I’m mostly a Bach-and-earlier/Stravinsky-and-later sort of classical music fan, but the 9th is an exception. What an utterly amazing piece of music. Do you remember the ensemble/conductor? And who provided the commentary on XM beforehand? Robert Aubry Davis is a former coworker of mine.
BTW, BBC Radio 3 just completed a broadcast of the entire Beethoven symphony cycle performed by the BBC Philharmonic. MP3s of each performance are available for download from http://www.bbc.co.uk/beethoven for one week following the broadcast. It looks like the only ones still available as of now are #7-9, although the rest are probably on BitTorrent somewhere. I have all nine, but haven’t had time to listen yet.

5 07 2005
Sarah T

If you’re into magnificent, you should remind me to make you a compliation once we both get moved. I’ve got some other excellent candidates for you 🙂

8 07 2005
ceo

Thank you for the pointer; I now have the 7th and 9th nestled happily on my Ipod.
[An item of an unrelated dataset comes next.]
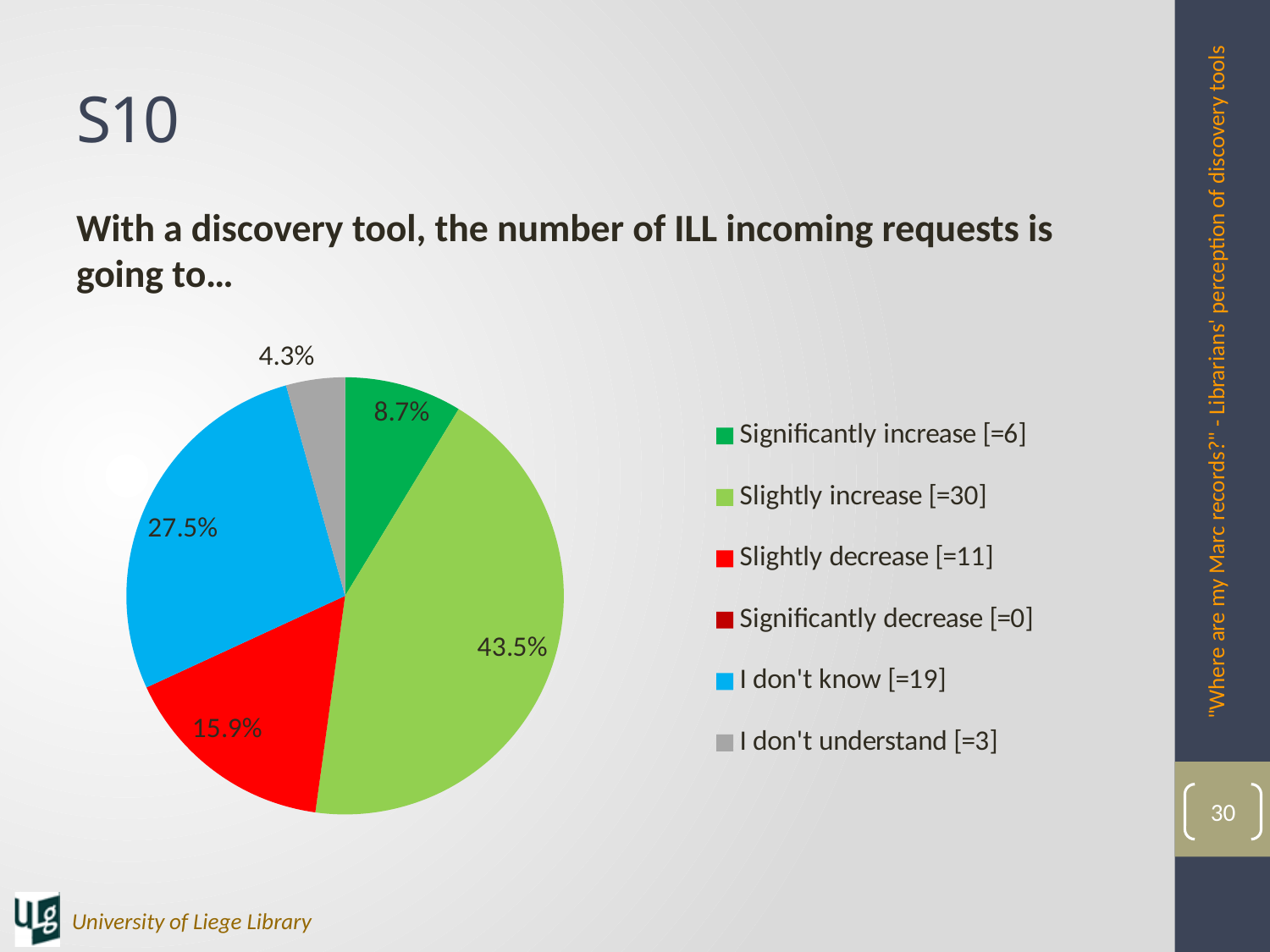
According to the legend, how many respondents chose 'Significantly decrease'? 0 How many entries does the legend list? 6 Which category has the largest share of the pie? Slightly increase What kind of chart is shown on the slide? pie chart What percentage of the pie is labelled for 'Slightly increase'? 43.5% What percentage of the pie is labelled for 'I don't know'? 27.5% Which category with a visible slice has the smallest share of the pie? I don't understand What percentage of the pie is labelled for 'Slightly decrease'? 15.9% Which is larger, the share for 'Slightly decrease' or the share for 'Significantly increase'? Slightly decrease What percentage of the pie is labelled for 'Significantly increase'? 8.7% What is the difference in percentage points between 'Slightly increase' and 'I don't know'? 16 What percentage of the pie is labelled for 'I don't understand'? 4.3%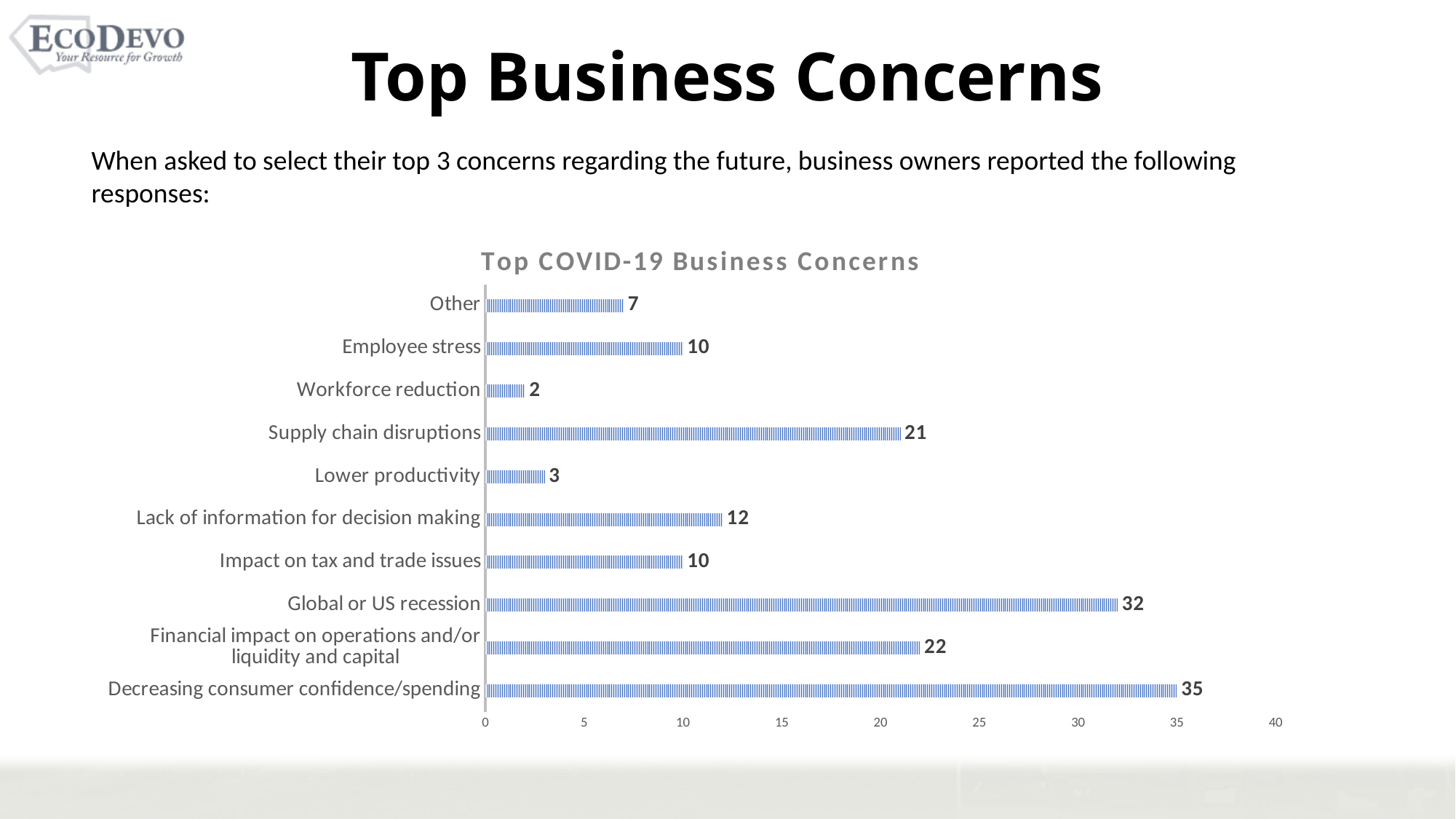
Which category has the lowest value? Workforce reduction What is the value for Supply chain disruptions? 21 Is the value for Global or US recession greater or less than 30? greater What kind of chart is shown on the slide? bar chart Which is larger, Supply chain disruptions or Financial impact on operations and/or liquidity and capital? Financial impact on operations and/or liquidity and capital Which category has the highest value? Decreasing consumer confidence/spending What is the value for Lack of information for decision making? 12 What is the difference between Decreasing consumer confidence/spending and Global or US recession? 3 What is the value for Employee stress? 10 What is the title of the chart? Top COVID-19 Business Concerns What is the value for Global or US recession? 32 How many categories are shown in the chart? 10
Damn, the 9th rocks from orbit (if classical music can be said to “rock”, that is).

10 07 2005
lisa c.

i think that if one performs the 9th, it is sort of clear that he couldn’t hear anymore. it is wonderful, but it is too high in every single vocal range–we had basses quitting because they were straining so–the sopranos were in pain–he send them up to an A and leaves them there for pages and pages. still i am forever grateful for having had the chance to perform it — it is just amazing to be in the middle of it.